Texto em estudo —
---*---
Em Harvard, líder indígena faz defesa das florestas

Valor Econômico, Brasil, p. A8 - 09/05/2019
Em Harvard, líder indígena faz defesa das florestas

Daniela Chiaretti

"Vocês talvez se perguntem porque estou aqui, fazendo essas demandas que vou fazer. Não pensem que estou fazendo à toa. Na minha casa as coisas não estão nada bem, não estão nada bem", disse o xamã Davi Kopenawa a uma plateia de 120 pessoas no auditório do Centro de Estudos Latino-Americanos David Rockfeller, da Universidade de Harvard, anteontem. O líder indígena seguiu: "Vou falar claramente aqui e não ficar me escondendo: não queremos mineração na nossa terra. Falo isso pelos ianomâmis, pelos ye'kuana e pelos outros povos da floresta".
Kopenawa, 63 anos, é líder do povo indígena que vem sendo alvo do presidente Jair Bolsonaro desde antes da eleição. Ele fez um pedido: "Me digam o que a mineração traz de bom. Só traz problema com a água, conflito social. Nós simplesmente não queremos isso. Vocês parecem tão poderosos, peço que proíbam mineração em terra indígena".
---*---
[Imagens da web com legendas]
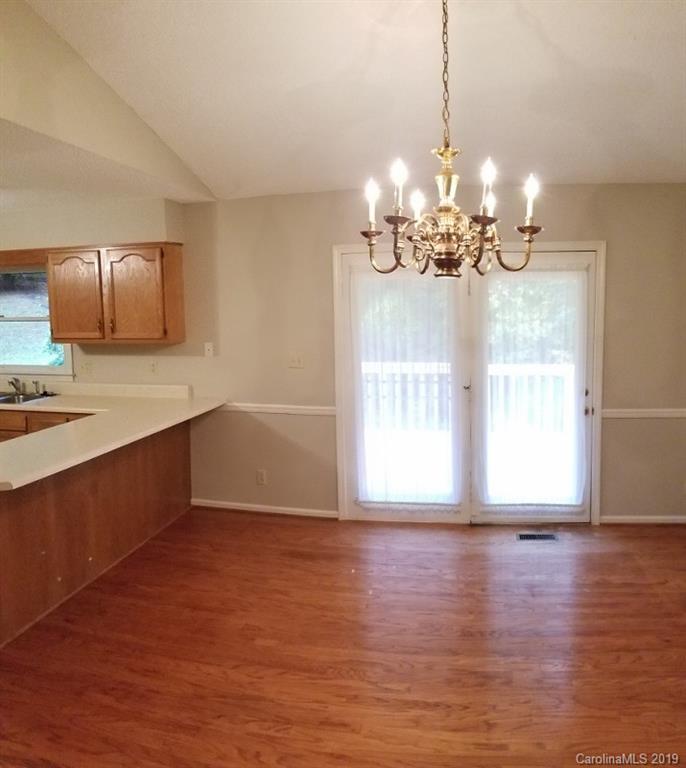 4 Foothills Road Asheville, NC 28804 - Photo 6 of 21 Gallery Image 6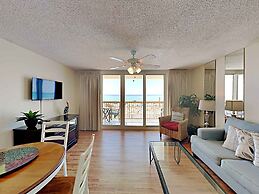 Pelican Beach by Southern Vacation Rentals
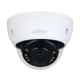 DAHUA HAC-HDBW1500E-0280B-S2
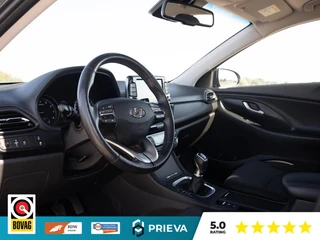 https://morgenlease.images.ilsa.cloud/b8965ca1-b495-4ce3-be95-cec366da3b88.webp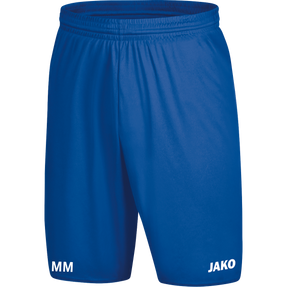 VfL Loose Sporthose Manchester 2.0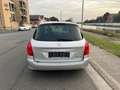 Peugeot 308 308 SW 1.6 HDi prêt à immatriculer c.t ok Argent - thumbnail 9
---*---
Tarefas —
A: Resuma em duas frases a reportagem sobre o discurso de Davi Kopenawa em Harvard.
B: Prossiga a reportagem sobre o discurso de Davi Kopenawa em Harvard a partir do ponto em que ela termina.
Os dados foram obtidos de uma fonte distinta.

Respostas —
A: Diante de uma plateia de 120 pessoas no auditório do Centro de Estudos Latino-Americanos David Rockfeller, da Universidade de Harvard, o xamã Davi Kopenawa declarou que os ianomâmis, os ye'kuana e os outros povos da floresta não querem mineração em suas terras. Líder do povo indígena que vem sendo alvo do presidente Jair Bolsonaro desde antes da eleição, ele afirmou que a mineração só traz problemas com a água e conflito social e pediu aos presentes que proíbam a mineração em terra indígena.

B:
O xamã vem sendo constantemente ameaçado. Ele foi convidado por Harvard a participar de evento que reuniu os maiores cientistas e pesquisadores brasileiros sobre Amazônia e clima. "Não vim pedir esmola. Vim fazer um apelo, contar o que está acontecendo", disse ao Valor.
Bolsonaro tem defendido que as terras indígenas sejam abertas para mineração e agricultura extensiva. Há poucos dias gravou uma live com Timóteo Ianomami. Associações indígenas ianomâmis protestaram, dizendo que ele não representa o povo. Afirmaram também, em nota, que "não somos pobres, temos uma vida rica em meio à floresta", contestando o discurso de Bolsonaro.
Para Bolsonaro, os ianomâmis são 9 mil pessoas que vivem em um território duas vezes o tamanho do Estado do Rio de Janeiro. Se a área está correta, a afirmação omite o fato de que a terra é da União, com usufruto dos índios. A população também é equivocada. São quase 26 mil ianomâmis, segundo o Censo do IBGE de 2010.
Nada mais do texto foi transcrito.